Health caregivers should provide bipolar 1 patients with information about their treatment that is culturally sensitive and takes into account their beliefs. Besides, the care provided should be culturally competent, which entails taking a considerable assessment of a patient’s cultural background. The provider should be aware of the potential social implications of the treatment options and take steps to minimize any negative impacts (Strakowski et al., 2020). Some social considerations by clinicians include ensuring patients can access the necessary resources.

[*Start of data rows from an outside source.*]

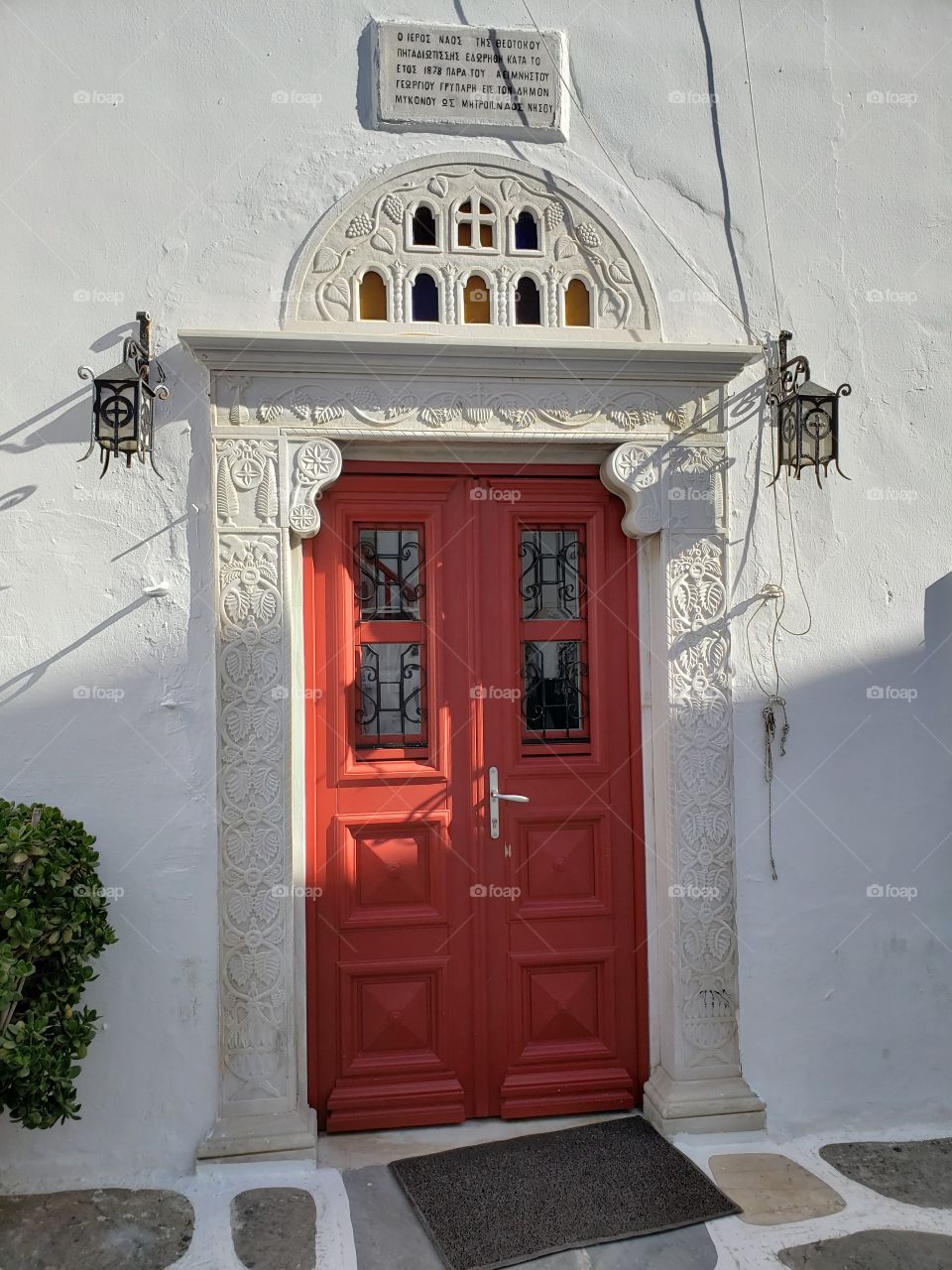 sun and shadows on beautiful red paprika door in architectural doorframe, in Mykonos, Greece.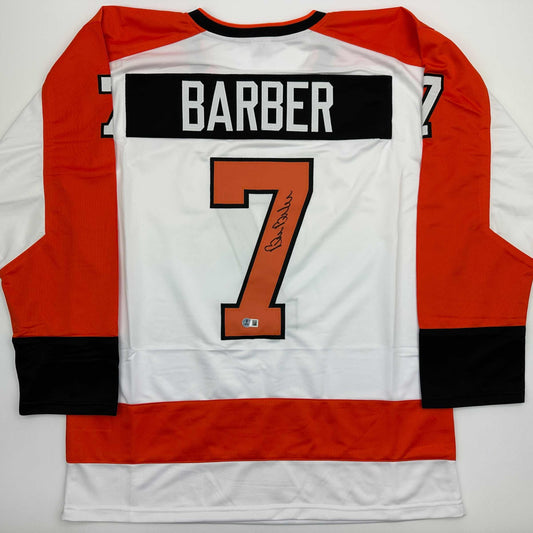 Back view of signed Bill Barber Philadelphia Flyers white hockey jersey displaying number 7 and nameplate.
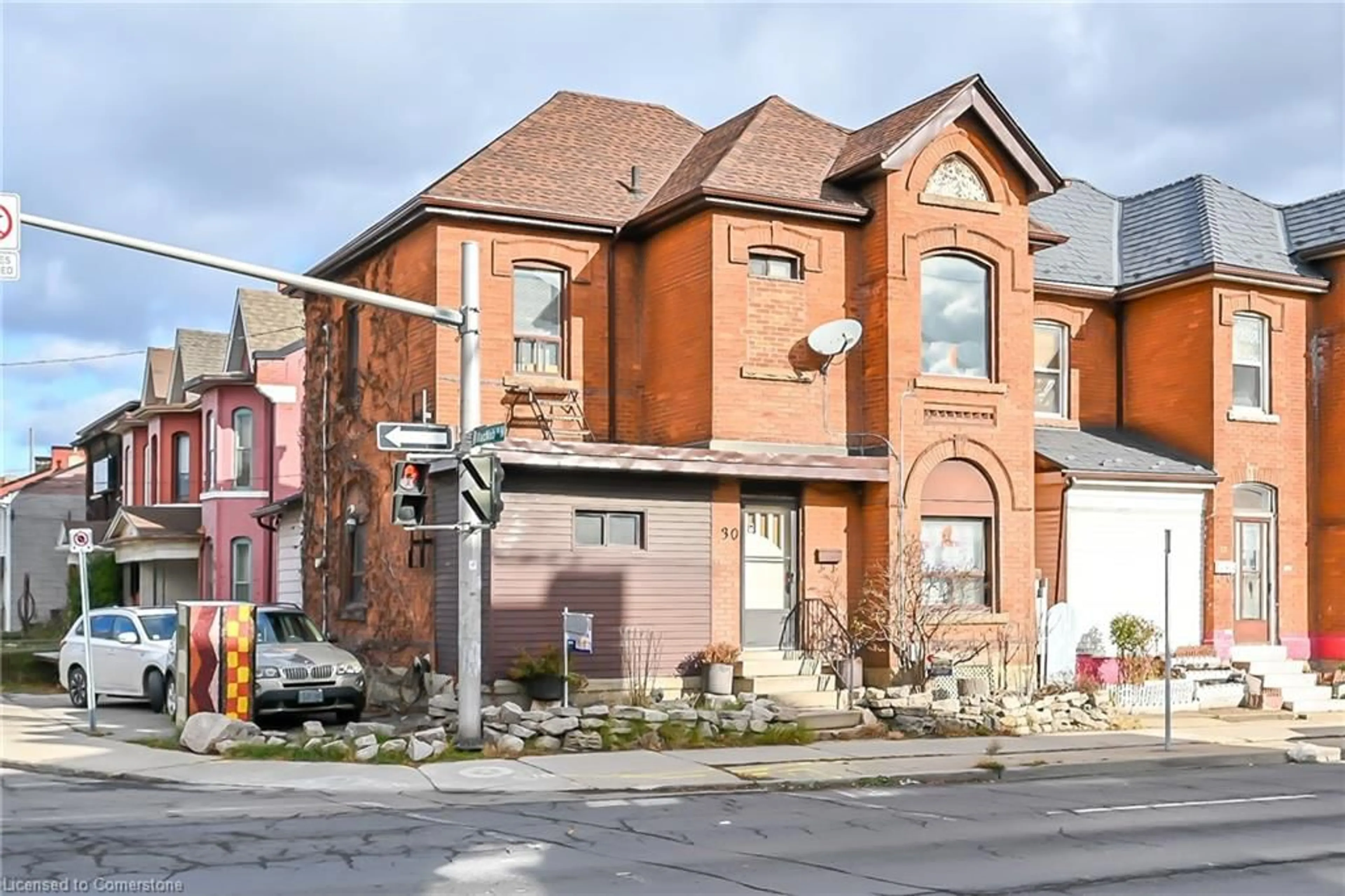 Home with brick exterior material, street for 30 Cannon St #DUPLEX, Hamilton Ontario L8R 2B3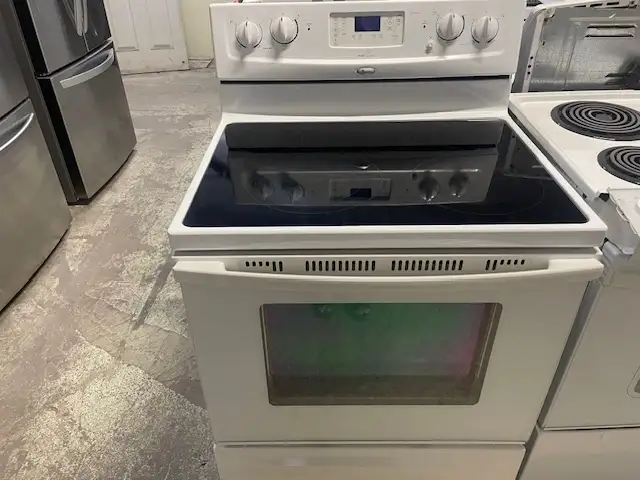 Cuisinière blanche vitrocéramique Whirlpool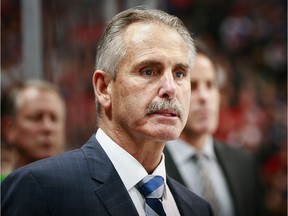 VANCOUVER, BC - OCTOBER 27:  Head coach Willie Desjardins of the Vancouver Canucks looks on from the bench during their NHL game against the Montreal Canadiens at Rogers Arena October 27, 2015 in Vancouver, British Columbia, Canada.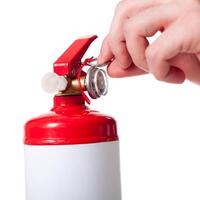 Man using fire extinguisher isolated on white photo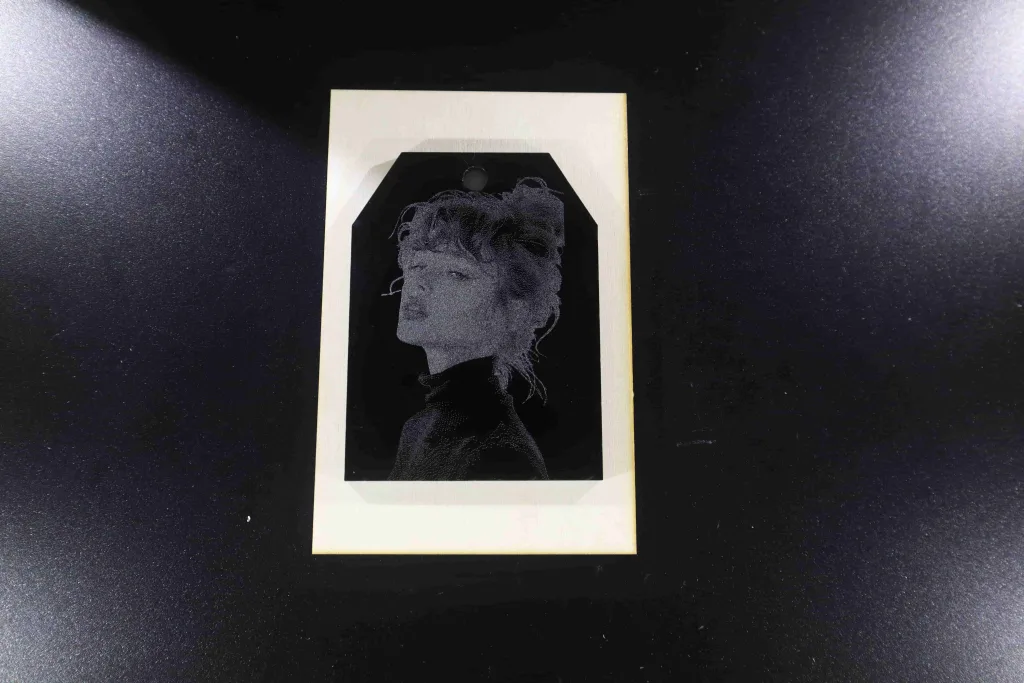 Image engraved on black acrylic with 10W diode laser module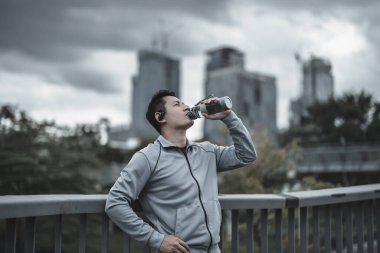 Genç sporcu adam koşudan sonra su içer, parkta koşar. Spor susuzluğu ve egzersizden sonra dinlenme. Büyük şehir yaşam konseptinde sağlık ve yaşam tarzı.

Pharmacological Treatments for Bipolar 1

The FDA and clinical practice have approved many pharmacological treatments for bipolar 1 disorder, including mood stabilizers, antipsychotics, and antidepressants. Mood stabilizers are the most commonly prescribed medication for bipolar 1 condition. They work by helping to even out the highs and lows of mood swings. Examples of mood stabilizers include lithium, valproate, and carbamazepine. Another category of bipolar 1 drugs is antipsychotics, which reduce the symptoms of psychosis, which can include hallucinations and delusions. Standard antipsychotics include olanzapine, quetiapine, and risperidone. In some cases, antidepressants can be administered for bipolar 1 disorder. They can help to stabilize mood changes and improve symptoms of depression (Strakowski et al., 2020). Common antidepressants include fluoxetine, sertraline, and bupropion, which should be taken per the physician’s guidance.

Formulating Prescriptions

The prescriptions must be specific on when taken, the amount, and the route used to get the medication to the body. For instance, in the case of Marcus, Lithium Carbonate 300mg, one tablet by mouth twice a day could be prescribed. Another drug option is Quetiapine 200mg, one tablet orally at bedtime 3. Lamotrigine 100mg, one tablet twice daily, taken orally. The doctor should also specify the side effects and notify the patients of the symptoms that require a physician’s attention.

Conclusion

Diagnosing and treating all conditions, including bipolar 1, requires qualified personnel. There are close relations between some disorders, like Bipolar 1 and Cyclothymia, and clinicians must be kept to make a proper diagnosis to ensure treatment of the correct disease. Thus, assessments must be thorough and include social, cultural, and personal considerations to ensure that they adhere to clinical guidelines to accomplish patient-centered care. Caregivers must ensure they provide prescriptions that follow the ones approved by both clinical practice and the FDA.

References

Allez, G. H. (2018). Cyclothymia and the bipolar spectrum. Infant Losses, Adult Searches, 165–172.

Romo-Nava, F., & McElroy, S. L. (2020). Neurobiology of bipolar disorder. Bipolar Disorder, 141–154.

Strakowski, S. M., Almeida, J. R., & DelBello, M. P. (2020). Psychopharmacological treatments for bipolar disorder. Bipolar Disorder, 191–232.